Without reproducing any image, print the listing below exactly.

■ Provided data:
========
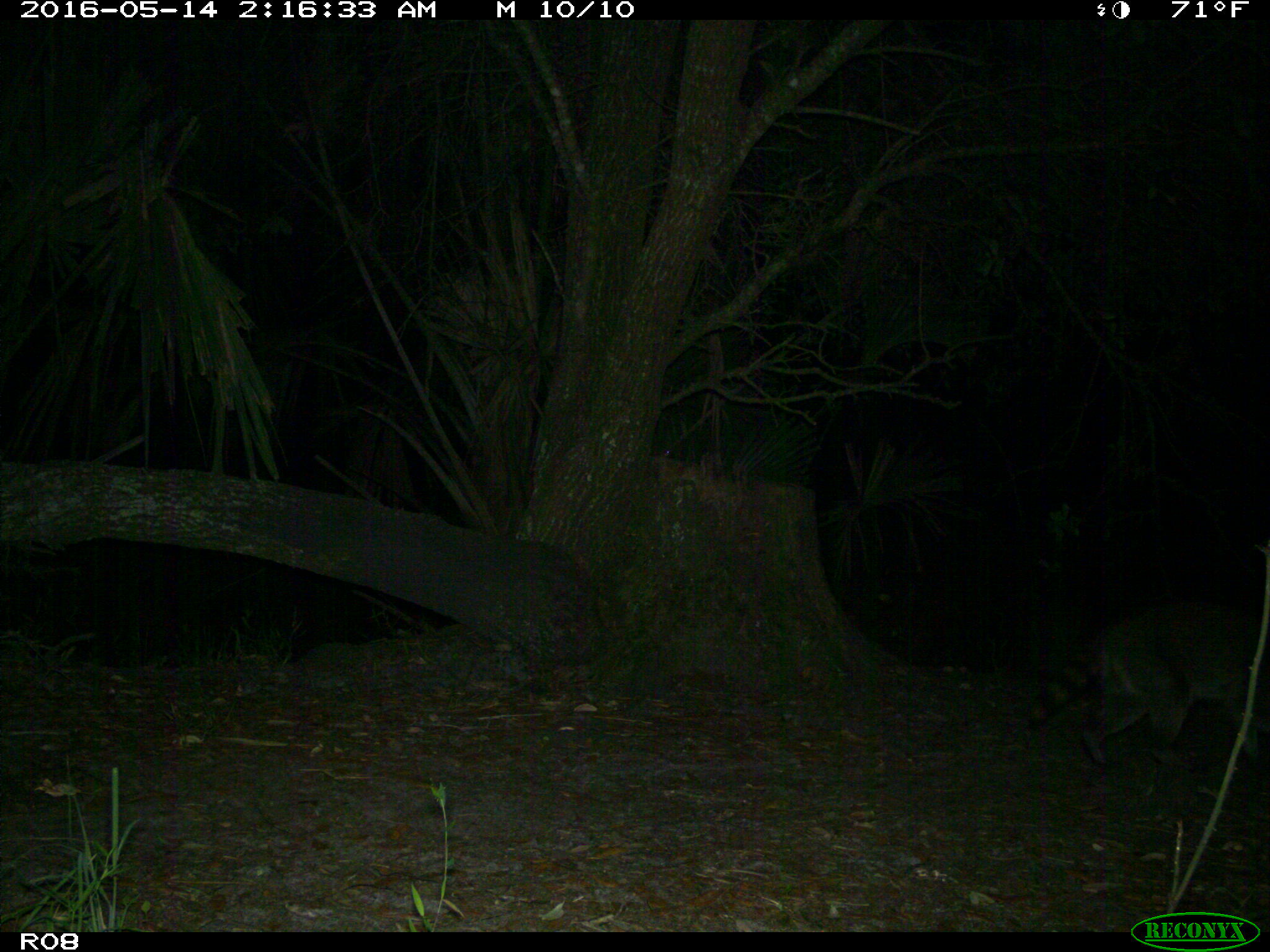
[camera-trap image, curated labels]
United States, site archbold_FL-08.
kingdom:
========
■ Expected answer:
[camera-trap image, curated labels]
United States, site archbold_FL-08.
kingdom:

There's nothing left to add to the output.